The Felino Salame Museum is housed in the cellars of the Felino Castle. The castle was built in 890 A.D. by Marchese Luppone, and was added upon and fortified by Pier Maria dei Rossi. The Pallavicino, Sforza and Farnese families all occupied the castle at one point. There is now an elegant restaurant inside the castle.
In the museum, you will find the first document related to salame, produced in Parma in 1436. The document is an order placed by Niccolò Piccinino on behalf of the Duke of Milan for porchos viginti a carnibus pro sallamine, or twenty pigs for making salame.
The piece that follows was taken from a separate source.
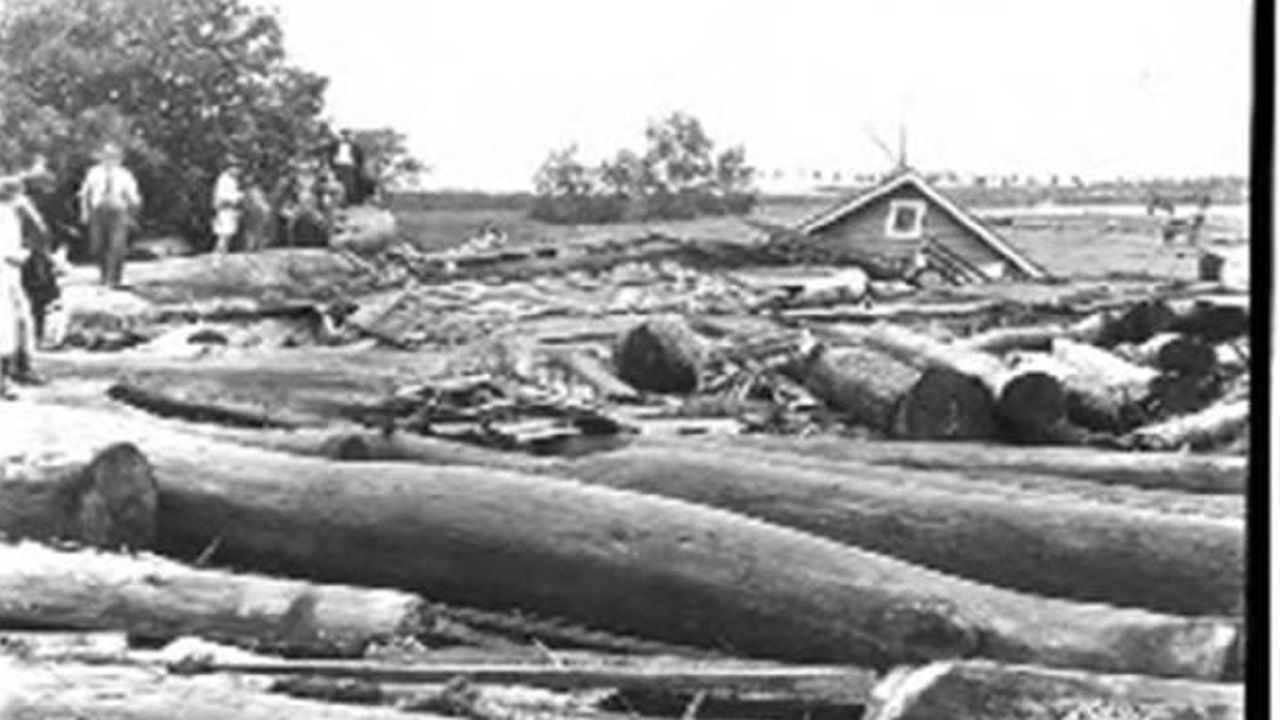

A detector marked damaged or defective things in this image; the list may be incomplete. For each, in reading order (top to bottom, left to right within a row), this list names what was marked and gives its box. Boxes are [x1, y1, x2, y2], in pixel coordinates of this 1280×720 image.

The museum is divided into five sections. The tour begins with the historic information about Felino and its namesake sausage, as well as the famous black Parma pig. The second section is dedicated to gastronomic importance of salame in Parma, including the production and consumption of the product during the 17th century. The exhibit then moves into the main room where you find the part relating to pork butchery and homemade salame. There is a large collection of tools from butchers and country households. The following room documents production technologies, from the salient details of the pre-industrial age to today. In the center of the room, there is a large sausage-stuffing machine. There is an entire section dedicated to the sale and marketing of Felino salame beginning in the 18th century. In the last room, you can watch films and documentaries about ancient production techniques, followed by a presentation of how the sausages in made today.
The museum allows you to not only learn about the Prince of Salami, but also the area where it is produced. You can learn about the ingredients and witness the skillful hands of traditional salame-makers. Flavor and aroma abound in the local restaurants serving this tasty salume. The museum is a stop on the Strada del Prosciutto e dei Vini dei Colli.